Written request 1: According to the Fabien Cappello studio profile, in what city and country is the studio based?
Written request 2: Write the next part of the Fabien Cappello studio profile, picking up after its final sentence.

Provided passage:
Studio Fabien Cappello is a spacial and furniture firm based in Guadalajara, Mexico. The studio first opened in 2010, to produce work in different contexts; from commercial objects to specific editions and public environments. All works share a high consideration for both craft techniques and industrial production, reflecting design through people and their interactions with space, environment and material culture.

Trajectory
My name is Fabien Cappello (France, 1984), I’m a furniture and product designer. I studied at the University of Art and Design (ECAL) in Lausanne, Switzerland and in 2009 obtained a Master’s degree in Design Products at the Royal College of Art of London under the tutelage of Martino Gamper and Jurgen Bey.
I founded my eponymous studio in 2010 in London. Much of my studio’s early work explores the idea of the creative use of local resources and local manufacture.
Between 2010 and 2011 I was awarded research residencies in Korea, Portugal and Italy to work with local artisans. At this time, many of the projects involved surveying and mapping local resources, often identifying what is not used or valued as part of the design process.
My productions revealed unexpected aspects of the locality and an open approach to the working practices of culture in the making. The survey I made in 2011, inventorying small industries and artisanal workshops in an underprivileged suburb of Lisboa and the resulting production depicting it, got acquired by the permanent collection of the British Council.

Entries:
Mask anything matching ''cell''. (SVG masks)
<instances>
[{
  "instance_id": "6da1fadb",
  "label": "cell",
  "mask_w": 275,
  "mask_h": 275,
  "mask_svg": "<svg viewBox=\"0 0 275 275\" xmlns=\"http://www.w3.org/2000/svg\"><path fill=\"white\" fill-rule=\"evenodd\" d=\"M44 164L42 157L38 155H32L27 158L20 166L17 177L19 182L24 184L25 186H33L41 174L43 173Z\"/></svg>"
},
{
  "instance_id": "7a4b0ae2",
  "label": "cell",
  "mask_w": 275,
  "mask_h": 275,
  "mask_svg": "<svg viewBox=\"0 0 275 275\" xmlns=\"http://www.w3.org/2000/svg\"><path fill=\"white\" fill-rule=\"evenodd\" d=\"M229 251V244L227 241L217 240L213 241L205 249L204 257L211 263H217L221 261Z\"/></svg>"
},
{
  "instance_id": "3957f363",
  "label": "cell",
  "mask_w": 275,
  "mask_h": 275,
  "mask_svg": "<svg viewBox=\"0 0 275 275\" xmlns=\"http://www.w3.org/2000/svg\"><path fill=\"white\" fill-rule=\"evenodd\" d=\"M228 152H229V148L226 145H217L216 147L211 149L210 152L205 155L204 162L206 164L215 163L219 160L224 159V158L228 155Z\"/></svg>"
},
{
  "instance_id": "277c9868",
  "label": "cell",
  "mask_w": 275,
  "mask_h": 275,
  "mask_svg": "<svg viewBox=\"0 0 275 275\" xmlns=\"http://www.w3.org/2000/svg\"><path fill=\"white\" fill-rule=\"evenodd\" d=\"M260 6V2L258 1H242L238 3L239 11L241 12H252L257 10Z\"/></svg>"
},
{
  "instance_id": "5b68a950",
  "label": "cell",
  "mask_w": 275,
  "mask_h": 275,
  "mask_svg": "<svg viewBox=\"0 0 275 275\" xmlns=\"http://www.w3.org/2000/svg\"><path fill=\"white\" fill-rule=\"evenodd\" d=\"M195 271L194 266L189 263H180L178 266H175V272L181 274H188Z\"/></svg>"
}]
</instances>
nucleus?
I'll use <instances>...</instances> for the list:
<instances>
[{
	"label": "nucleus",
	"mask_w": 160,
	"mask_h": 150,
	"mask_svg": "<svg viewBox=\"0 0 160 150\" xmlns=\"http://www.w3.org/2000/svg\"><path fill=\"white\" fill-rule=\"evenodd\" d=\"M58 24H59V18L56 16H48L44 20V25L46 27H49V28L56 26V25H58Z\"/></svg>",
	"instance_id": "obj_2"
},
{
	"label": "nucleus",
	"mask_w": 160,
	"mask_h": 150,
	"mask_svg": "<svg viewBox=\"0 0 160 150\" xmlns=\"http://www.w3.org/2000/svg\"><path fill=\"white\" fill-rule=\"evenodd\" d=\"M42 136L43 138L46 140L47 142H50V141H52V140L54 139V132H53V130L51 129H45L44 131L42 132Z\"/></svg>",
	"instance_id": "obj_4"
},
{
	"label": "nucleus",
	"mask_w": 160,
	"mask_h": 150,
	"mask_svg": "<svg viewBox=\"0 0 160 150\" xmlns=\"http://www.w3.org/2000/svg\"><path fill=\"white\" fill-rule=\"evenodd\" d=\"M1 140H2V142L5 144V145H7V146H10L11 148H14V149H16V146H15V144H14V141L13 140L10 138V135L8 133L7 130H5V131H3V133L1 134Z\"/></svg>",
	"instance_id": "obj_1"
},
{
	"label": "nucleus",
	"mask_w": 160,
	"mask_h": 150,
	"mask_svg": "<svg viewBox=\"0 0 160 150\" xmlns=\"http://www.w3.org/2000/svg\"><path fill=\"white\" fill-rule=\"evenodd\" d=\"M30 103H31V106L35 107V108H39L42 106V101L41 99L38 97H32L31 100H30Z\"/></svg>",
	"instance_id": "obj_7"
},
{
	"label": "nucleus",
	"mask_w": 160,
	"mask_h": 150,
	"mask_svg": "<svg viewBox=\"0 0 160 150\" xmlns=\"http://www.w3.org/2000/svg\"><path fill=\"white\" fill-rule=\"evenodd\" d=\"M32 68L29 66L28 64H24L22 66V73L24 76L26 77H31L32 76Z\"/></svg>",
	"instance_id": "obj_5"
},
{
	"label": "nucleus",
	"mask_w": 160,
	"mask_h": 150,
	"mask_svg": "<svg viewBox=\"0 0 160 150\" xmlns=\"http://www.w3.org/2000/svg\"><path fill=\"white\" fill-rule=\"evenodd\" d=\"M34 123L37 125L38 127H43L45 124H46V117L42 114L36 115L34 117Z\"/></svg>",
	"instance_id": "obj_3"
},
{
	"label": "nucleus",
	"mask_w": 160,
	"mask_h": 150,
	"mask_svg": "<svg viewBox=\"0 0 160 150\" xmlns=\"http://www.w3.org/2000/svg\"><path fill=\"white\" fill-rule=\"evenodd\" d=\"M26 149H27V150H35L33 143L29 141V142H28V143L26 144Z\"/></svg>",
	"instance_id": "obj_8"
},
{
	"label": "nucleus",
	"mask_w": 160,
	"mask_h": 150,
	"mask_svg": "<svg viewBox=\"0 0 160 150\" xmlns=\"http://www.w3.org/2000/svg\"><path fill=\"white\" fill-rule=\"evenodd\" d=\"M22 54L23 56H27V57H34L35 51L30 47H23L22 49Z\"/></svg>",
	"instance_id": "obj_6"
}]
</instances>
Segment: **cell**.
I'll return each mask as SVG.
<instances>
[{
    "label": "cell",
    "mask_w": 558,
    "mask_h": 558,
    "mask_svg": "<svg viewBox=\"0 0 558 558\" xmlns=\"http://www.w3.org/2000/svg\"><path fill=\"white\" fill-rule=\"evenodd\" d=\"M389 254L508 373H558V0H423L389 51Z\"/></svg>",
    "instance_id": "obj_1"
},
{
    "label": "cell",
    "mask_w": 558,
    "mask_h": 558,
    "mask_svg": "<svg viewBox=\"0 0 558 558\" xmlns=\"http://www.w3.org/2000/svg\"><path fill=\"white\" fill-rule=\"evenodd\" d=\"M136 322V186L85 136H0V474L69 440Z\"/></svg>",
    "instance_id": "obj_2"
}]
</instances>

Result 1: Guadalajara, Mexico.

Result 2:
In the following years, I based my studio in London, developing what is at the core of its actual work methodology: “understanding design not as an isolated exercise, but as the connection point between people and their life, production and culture, places and identities”.
During this period, I developed an eclectic body of work for public institutions, museums and design galleries.
Some of my most important projects include, my research as part of the Stanley Picker Fellowship, where I looked at how local manufacturing in the western part of Greater London can be used to generate public space furniture for the city of Kingston upon Thames, the lighting exhibition within the XVIII century collection of the Musée des Arts Décoratifs de Bordeaux, a personal exhibition of a scenic living space in a XIV century fortress as part of the programme of Villa Noailles a center for design in the South of France, and various special projects for renowned galleries such as Nilufar in Milan or Gallery Libby Sellers in London.
In 2015, my work was exhibited in Musée des Arts Décoratifs in Paris and collected by various european public collections. That year, I got selected as one of the 20 best designers under 40 years old by Wallpaper* magazine.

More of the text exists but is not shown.